=== 本文 ===

目的変数が0の日、すなわち休業日を分離済みなので、休業日のデータは残っていないはずです。
このことを確認します。

print("訓練データの休業日の数", len(train.filter(pl.col("close") == 1)), "\nテストデータの休業日の数", len(test.filter(pl.col("close") == 1)))

訓練データの休業日の数 0 
テストデータの休業日の数 0

closeカラムのユニーク値が1種類になったので削除します。
節が終わるので、他の前処理とひとまとめにします。

# データを読み込む
train = pl.read_csv("../data/input/train.csv")
test = pl.read_csv("../data/input/test.csv")
sample_submit = pl.read_csv("../data/input/sample_submit.csv", has_header = False)

# IDと日時を分散する
train = train.insert_column(0, train["datetime"].alias("id")).with_columns(pl.col("datetime").str.strptime(dtype = pl.Date))
test = test.insert_column(0, test["datetime"].alias("id")).with_columns(pl.col("datetime").str.strptime(dtype = pl.Date))

# 休業日(close = 1)を分離する
train = train.filter( pl.col("y") != 0 )

=== データ一覧 ===

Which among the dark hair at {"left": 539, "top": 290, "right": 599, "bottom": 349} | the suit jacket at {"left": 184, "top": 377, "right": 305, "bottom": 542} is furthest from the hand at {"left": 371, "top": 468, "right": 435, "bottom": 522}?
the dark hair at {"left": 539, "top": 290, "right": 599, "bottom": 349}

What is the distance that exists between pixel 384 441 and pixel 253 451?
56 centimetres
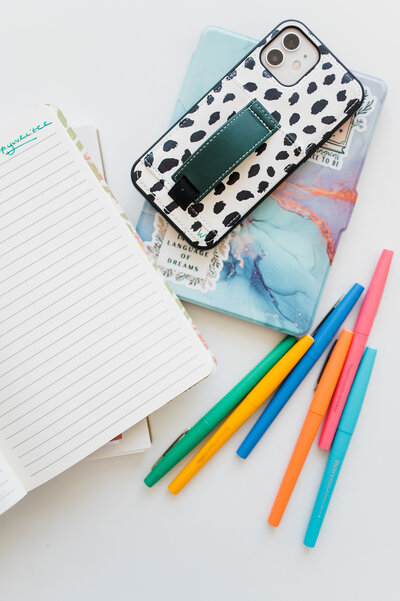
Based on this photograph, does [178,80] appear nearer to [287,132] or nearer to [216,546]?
[287,132]

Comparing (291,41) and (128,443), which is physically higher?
(291,41)

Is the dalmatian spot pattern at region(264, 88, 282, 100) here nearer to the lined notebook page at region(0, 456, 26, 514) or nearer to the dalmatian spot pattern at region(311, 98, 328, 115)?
the dalmatian spot pattern at region(311, 98, 328, 115)

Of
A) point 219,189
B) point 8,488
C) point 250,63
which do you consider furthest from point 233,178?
point 8,488

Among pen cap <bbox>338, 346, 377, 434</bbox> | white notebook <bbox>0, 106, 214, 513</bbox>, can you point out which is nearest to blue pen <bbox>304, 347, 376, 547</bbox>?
pen cap <bbox>338, 346, 377, 434</bbox>

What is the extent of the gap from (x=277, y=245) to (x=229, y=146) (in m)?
0.12

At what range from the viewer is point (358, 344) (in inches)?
20.3

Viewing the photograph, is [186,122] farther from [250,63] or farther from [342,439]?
[342,439]

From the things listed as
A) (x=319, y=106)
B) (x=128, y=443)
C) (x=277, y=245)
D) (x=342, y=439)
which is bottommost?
(x=342, y=439)

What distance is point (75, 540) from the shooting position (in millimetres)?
522

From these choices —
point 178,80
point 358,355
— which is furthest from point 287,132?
point 358,355

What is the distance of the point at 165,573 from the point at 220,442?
0.16 meters

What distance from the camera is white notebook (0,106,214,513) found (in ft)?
1.55

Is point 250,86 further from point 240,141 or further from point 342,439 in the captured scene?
point 342,439

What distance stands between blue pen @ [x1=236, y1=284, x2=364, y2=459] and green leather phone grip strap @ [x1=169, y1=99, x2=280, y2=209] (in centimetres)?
19
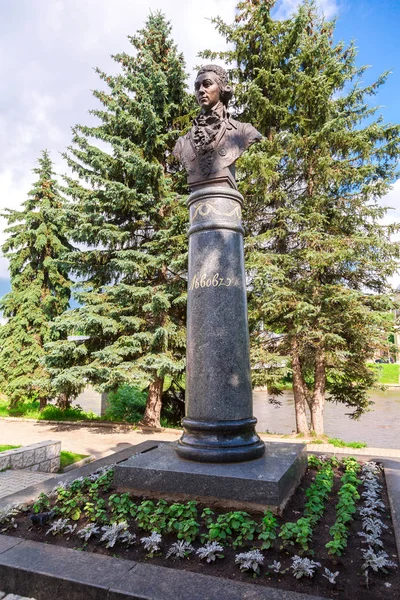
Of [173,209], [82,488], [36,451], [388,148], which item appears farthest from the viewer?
[173,209]

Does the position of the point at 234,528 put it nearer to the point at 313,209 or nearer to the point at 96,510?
the point at 96,510

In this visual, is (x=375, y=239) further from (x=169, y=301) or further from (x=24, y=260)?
(x=24, y=260)

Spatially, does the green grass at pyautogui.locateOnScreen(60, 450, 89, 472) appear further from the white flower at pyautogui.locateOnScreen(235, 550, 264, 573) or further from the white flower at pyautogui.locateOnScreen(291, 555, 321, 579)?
the white flower at pyautogui.locateOnScreen(291, 555, 321, 579)

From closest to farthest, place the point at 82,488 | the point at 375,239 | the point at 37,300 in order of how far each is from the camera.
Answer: the point at 82,488, the point at 375,239, the point at 37,300

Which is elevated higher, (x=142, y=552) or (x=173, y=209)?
(x=173, y=209)

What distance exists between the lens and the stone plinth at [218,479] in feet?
10.5

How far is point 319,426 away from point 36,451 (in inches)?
263

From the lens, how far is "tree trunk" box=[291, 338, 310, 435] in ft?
32.7

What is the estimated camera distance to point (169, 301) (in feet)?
33.6

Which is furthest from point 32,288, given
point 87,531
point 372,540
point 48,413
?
point 372,540

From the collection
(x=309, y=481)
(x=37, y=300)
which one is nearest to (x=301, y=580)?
(x=309, y=481)

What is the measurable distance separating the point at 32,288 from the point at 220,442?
1188 cm

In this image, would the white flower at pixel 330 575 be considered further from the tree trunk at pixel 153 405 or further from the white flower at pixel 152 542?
the tree trunk at pixel 153 405

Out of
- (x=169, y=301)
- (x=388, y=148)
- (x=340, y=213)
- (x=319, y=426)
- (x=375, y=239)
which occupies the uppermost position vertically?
(x=388, y=148)
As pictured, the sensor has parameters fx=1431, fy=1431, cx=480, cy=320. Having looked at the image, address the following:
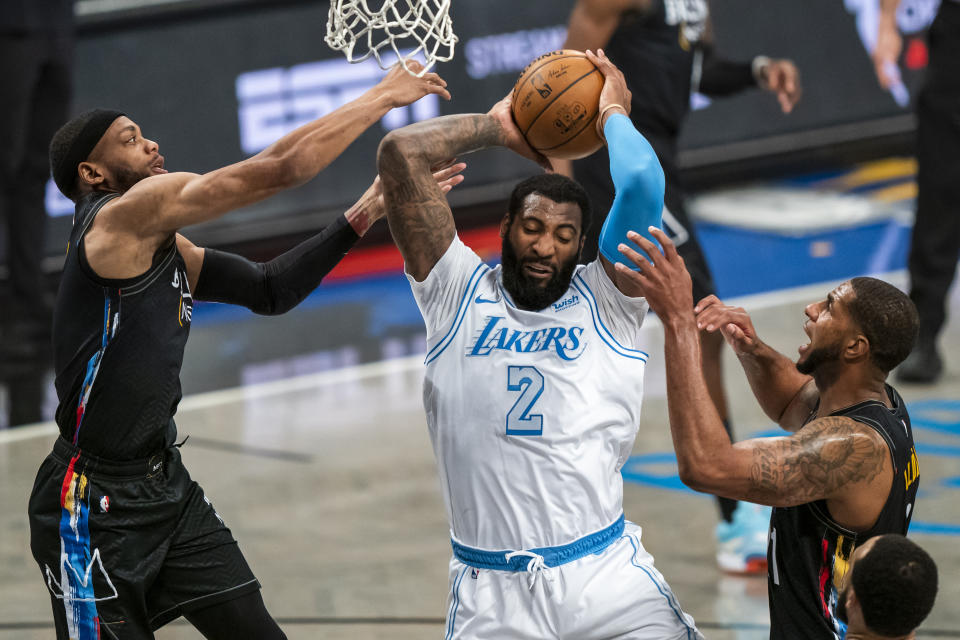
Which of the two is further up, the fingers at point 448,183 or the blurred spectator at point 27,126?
the fingers at point 448,183

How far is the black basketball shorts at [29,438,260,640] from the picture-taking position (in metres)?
4.31

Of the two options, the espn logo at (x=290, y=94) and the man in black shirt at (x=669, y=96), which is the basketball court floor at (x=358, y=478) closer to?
the man in black shirt at (x=669, y=96)

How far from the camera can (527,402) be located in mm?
4141

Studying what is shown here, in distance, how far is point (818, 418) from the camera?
398cm

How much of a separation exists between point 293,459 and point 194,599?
136 inches

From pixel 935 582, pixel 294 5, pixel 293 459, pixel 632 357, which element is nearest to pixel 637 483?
pixel 293 459

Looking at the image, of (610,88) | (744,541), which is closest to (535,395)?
(610,88)

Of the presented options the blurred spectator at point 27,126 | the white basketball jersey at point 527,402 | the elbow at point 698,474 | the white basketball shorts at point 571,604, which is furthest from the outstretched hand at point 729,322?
the blurred spectator at point 27,126

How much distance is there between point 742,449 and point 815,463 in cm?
19

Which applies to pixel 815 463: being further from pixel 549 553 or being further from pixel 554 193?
pixel 554 193

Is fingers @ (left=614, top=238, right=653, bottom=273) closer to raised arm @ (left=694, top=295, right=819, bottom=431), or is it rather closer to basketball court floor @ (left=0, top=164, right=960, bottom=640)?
raised arm @ (left=694, top=295, right=819, bottom=431)

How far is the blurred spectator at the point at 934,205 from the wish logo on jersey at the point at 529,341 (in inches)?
190

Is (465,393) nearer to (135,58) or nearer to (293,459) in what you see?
(293,459)

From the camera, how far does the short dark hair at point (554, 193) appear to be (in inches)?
170
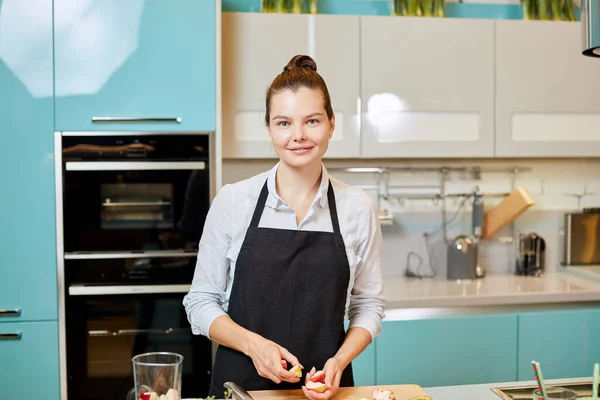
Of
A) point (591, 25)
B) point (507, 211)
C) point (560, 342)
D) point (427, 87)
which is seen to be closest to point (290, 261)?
point (591, 25)

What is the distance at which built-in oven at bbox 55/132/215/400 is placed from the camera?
2.82 meters

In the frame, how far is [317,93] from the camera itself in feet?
5.70

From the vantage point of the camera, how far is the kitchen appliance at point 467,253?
11.2 feet

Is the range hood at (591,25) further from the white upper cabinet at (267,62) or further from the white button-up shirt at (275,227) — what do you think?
the white upper cabinet at (267,62)

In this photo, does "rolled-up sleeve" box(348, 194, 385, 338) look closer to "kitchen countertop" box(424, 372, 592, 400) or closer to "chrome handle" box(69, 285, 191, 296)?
"kitchen countertop" box(424, 372, 592, 400)

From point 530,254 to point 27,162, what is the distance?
2.35 meters

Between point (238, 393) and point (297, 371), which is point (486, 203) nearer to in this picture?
point (297, 371)

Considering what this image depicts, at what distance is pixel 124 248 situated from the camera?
113 inches

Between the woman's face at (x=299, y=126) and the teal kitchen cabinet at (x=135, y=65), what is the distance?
3.83ft

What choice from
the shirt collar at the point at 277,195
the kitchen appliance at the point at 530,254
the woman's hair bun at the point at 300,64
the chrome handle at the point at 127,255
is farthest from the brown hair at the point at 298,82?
the kitchen appliance at the point at 530,254

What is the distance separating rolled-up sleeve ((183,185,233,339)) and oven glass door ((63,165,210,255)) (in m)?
1.05

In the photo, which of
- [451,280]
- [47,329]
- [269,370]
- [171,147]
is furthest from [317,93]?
[451,280]

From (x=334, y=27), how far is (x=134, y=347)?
157 cm

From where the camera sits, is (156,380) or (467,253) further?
(467,253)
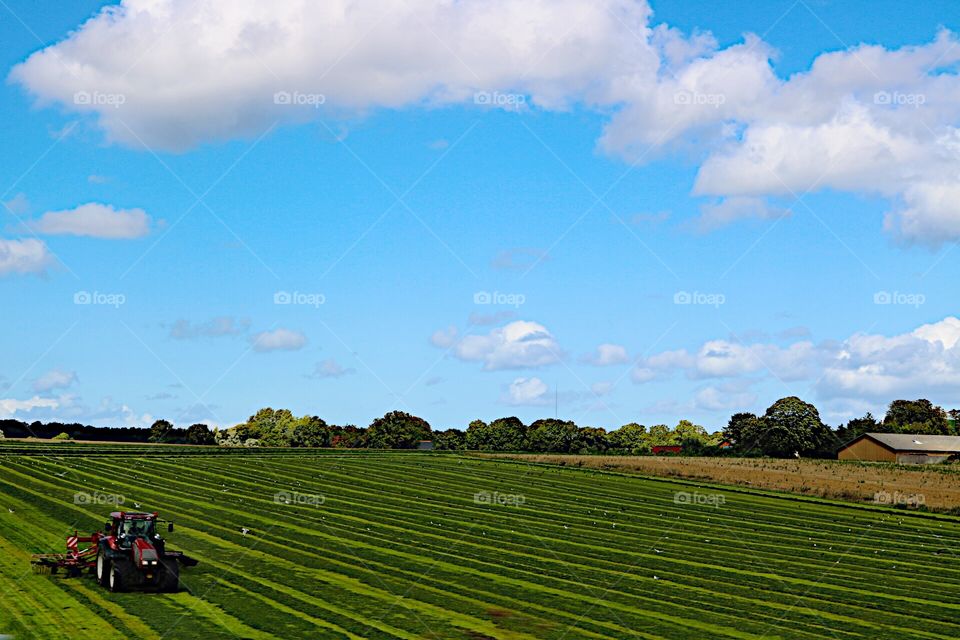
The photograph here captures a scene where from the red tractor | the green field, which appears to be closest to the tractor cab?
the red tractor

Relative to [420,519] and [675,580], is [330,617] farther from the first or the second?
[420,519]

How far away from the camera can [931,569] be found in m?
38.4

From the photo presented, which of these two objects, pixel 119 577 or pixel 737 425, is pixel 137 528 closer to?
pixel 119 577

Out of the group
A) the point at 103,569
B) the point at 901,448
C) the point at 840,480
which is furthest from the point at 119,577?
the point at 901,448

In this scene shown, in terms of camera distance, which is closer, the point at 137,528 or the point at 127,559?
the point at 127,559

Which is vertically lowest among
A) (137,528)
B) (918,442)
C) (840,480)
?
(137,528)

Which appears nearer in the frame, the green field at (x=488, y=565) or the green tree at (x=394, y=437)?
the green field at (x=488, y=565)

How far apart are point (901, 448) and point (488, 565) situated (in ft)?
403

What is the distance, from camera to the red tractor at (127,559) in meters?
29.0

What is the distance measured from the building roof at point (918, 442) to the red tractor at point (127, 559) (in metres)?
132

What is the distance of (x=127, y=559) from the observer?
2961 cm

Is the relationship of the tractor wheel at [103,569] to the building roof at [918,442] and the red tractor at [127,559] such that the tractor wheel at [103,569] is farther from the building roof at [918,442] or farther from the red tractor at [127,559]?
the building roof at [918,442]

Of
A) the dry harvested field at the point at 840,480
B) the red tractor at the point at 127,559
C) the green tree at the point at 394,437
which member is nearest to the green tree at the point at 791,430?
the dry harvested field at the point at 840,480

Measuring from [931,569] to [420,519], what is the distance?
2529 centimetres
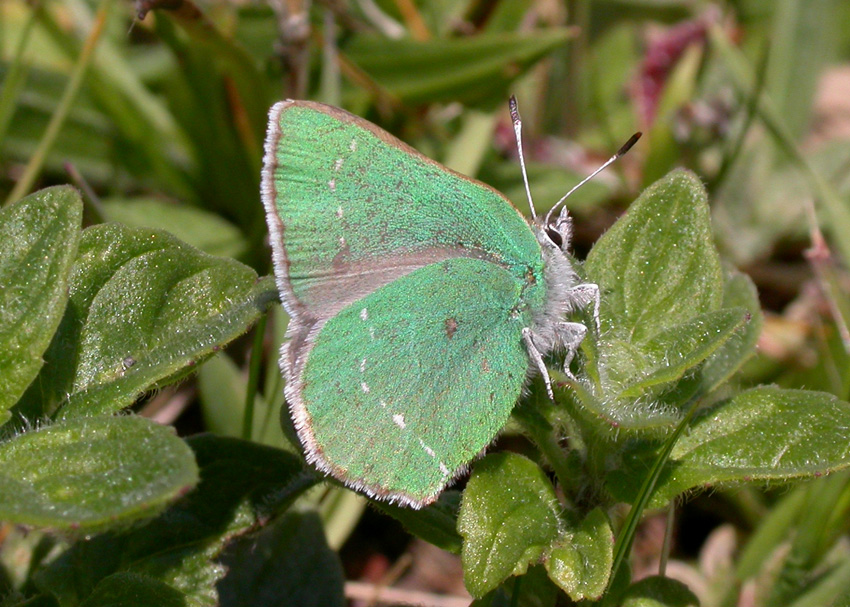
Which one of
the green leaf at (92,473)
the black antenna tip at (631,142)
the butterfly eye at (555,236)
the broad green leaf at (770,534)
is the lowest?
the broad green leaf at (770,534)

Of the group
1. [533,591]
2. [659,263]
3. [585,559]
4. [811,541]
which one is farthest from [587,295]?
[811,541]

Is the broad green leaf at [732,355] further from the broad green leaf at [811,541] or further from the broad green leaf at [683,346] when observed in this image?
the broad green leaf at [811,541]

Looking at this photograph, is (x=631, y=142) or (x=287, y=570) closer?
(x=631, y=142)

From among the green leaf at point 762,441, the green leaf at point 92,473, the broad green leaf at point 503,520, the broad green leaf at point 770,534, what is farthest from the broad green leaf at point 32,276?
the broad green leaf at point 770,534

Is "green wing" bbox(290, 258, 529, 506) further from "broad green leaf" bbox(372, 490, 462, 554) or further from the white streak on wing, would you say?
"broad green leaf" bbox(372, 490, 462, 554)

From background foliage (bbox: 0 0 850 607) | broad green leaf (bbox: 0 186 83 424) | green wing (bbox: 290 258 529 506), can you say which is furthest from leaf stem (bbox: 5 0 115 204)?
green wing (bbox: 290 258 529 506)

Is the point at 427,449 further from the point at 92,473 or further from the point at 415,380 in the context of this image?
the point at 92,473

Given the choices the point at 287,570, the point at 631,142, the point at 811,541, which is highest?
the point at 631,142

===

_取り組む課題_:
**1)** データ前処理の本文から、「このことを確認します。」で始まり「has_header = False)」で終わる部分をそのまま引用してください。
**2)** データ前処理の本文について、最後に示された行のあとに続く内容を書いてください。

_解答一覧_:
**1)**
このことを確認します。

print("訓練データの休業日の数", len(train.filter(pl.col("close") == 1)), "\nテストデータの休業日の数", len(test.filter(pl.col("close") == 1)))

訓練データの休業日の数 0 
テストデータの休業日の数 0

closeカラムのユニーク値が1種類になったので削除します。
節が終わるので、他の前処理とひとまとめにします。

# データを読み込む
train = pl.read_csv("../data/input/train.csv")
test = pl.read_csv("../data/input/test.csv")
sample_submit = pl.read_csv("../data/input/sample_submit.csv", has_header = False)

**2)**
test_close = test.filter(pl.col("close") == 1)[["id"]]
test_close = test_close.with_columns(pl.Series("y", [0.0] * len(test_close)))
test = test.filter(pl.col("close") != 1)

# 目的変数を対数変換する
train = train.insert_column(3, train["y"].log().alias("y_ln"))

# ユニーク値が1種類のカラムを削除する
train = train.drop("close")
test = test.drop("close")

print(train.head())

法人が絡む特殊な引越し日フラグ `client`

特徴量の説明を読んでも良くわからなかったので、とりあえず可視化します。

fig, axes = plt.subplots(
    nrows = 1, ncols = 2, # axの縦・横の数
    height_ratios = [1], width_ratios = [2, 1], # ax の縦・横比
    figsize = (15, 4)
)

# 描画
g_time = sns.lineplot(data = train, x = "datetime", y = "y_ln", hue = "client", ax = axes[0])
g_hist = sns.histplot(data = train, x = "y_ln", hue = "client", ax = axes[1])

# 調整
plt.setp(g_time.get_xticklabels(), rotation = 90)
plt.setp(g_time, ylim = (0, 5))

plt.suptitle("引越し数 y の推移と分布")
plt.tight_layout(rect = [0, 0, 1, 0.96])# 余白の調整  
plt.show()

2014年度から法人対応しているようです。
期間を絞ってもう一度可視化します。

fig, axes = plt.subplots(
    nrows = 1, ncols = 2, # axの縦・横の数
    height_ratios = [1], width_ratios = [2, 1], # ax の縦・横比
    figsize = (15, 4)
)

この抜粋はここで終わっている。